MATTHEWS: This weekend, I was fortunate, or unfortunate -- I guess fortunate to meet with some men who have served in places like Iraq, which you are very familiar with, gentlemen. And they have been disfigured. They have been -- lost limbs. They have had their life changed around psychologically.

It`s just amazing, the world they face now because of war. And I think that doesn`t mean we can`t have wars or we shouldn`t have them, but it does mean that the person at the top who makes that decision has to be almost perfect in deciding who gets hurt.

MCCAFFREY: Cautious.

MATTHEWS: Yes, who gets hurts.

MCCAFFREY: The president needs to be cautious.

MATTHEWS: Yes. You have said it well.

Thank you, guys, for coming on, Ambassador James Jeffrey and General Barry McCaffrey.

MCCAFFREY: Thank you.

MATTHEWS: Coming up: debating the debates. Trump lays groundwork for renegotiating the biggest three nights this fall. He wants to fight over the debates, which is going to be interesting. What does he want?

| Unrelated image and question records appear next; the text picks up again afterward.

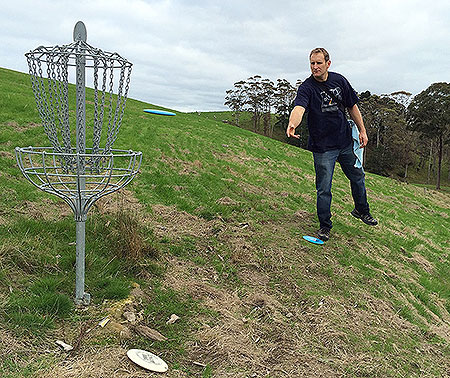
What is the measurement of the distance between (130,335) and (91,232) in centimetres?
190

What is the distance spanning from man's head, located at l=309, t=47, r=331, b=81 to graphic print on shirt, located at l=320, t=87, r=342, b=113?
11.4 inches

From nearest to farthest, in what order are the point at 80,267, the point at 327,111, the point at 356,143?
the point at 80,267, the point at 327,111, the point at 356,143

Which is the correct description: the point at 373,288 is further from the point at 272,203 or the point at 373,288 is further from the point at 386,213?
the point at 386,213

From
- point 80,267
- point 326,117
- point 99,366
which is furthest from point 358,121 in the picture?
point 99,366

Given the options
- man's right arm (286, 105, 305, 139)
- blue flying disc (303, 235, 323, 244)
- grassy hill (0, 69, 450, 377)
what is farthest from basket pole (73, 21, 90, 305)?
blue flying disc (303, 235, 323, 244)

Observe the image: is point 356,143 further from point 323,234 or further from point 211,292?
point 211,292

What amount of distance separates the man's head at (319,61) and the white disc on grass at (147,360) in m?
4.21

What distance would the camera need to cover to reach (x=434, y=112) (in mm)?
40812

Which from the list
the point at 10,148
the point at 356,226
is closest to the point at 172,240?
the point at 356,226

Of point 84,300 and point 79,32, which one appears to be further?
point 84,300

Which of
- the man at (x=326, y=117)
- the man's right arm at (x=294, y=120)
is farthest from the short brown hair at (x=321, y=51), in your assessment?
the man's right arm at (x=294, y=120)

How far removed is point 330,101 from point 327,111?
0.51 ft

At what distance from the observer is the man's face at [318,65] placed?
16.9ft

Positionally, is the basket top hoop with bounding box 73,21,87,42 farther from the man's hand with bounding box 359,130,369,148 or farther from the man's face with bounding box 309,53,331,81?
the man's hand with bounding box 359,130,369,148
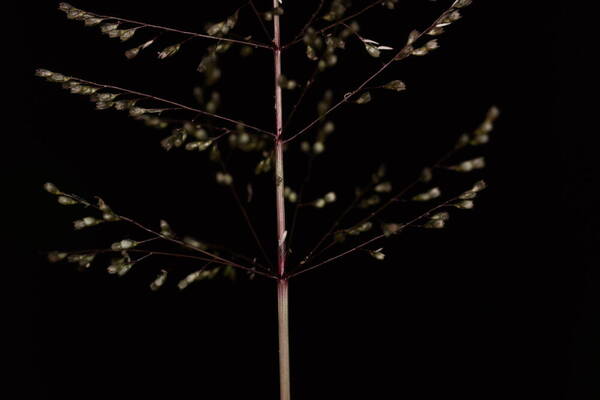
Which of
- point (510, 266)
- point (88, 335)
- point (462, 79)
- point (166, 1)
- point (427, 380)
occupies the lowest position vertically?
point (427, 380)

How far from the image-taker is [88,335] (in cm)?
243

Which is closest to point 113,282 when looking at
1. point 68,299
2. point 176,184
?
point 68,299

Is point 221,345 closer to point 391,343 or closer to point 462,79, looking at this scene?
point 391,343

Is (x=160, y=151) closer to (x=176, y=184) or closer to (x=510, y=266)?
(x=176, y=184)

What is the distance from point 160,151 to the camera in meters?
2.41

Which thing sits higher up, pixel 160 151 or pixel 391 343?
pixel 160 151

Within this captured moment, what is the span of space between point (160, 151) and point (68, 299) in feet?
1.77

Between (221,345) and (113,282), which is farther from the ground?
(113,282)

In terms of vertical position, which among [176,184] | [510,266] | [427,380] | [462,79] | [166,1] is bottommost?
[427,380]

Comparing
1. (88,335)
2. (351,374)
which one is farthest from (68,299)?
(351,374)

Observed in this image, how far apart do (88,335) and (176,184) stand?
55 centimetres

And a reminder: Join me for a special edition of HARDBALL tonight at 11:00 p.m. We are going to do it again, a whole new show. And it`s really great at night. There`s something cozy about as we get to the bewitching hour.

And this is HARDBALL, the place for politics.

(COMMERCIAL BREAK) MILISSA REHBERGER, MSNBC CORRESPONDENT: I`m Milissa Rehberger. Here`s what`s happening.

Delta has canceled nearly 700 flights today as it works to recover from a power outage on Monday. About 1,000 flights were canceled yesterday.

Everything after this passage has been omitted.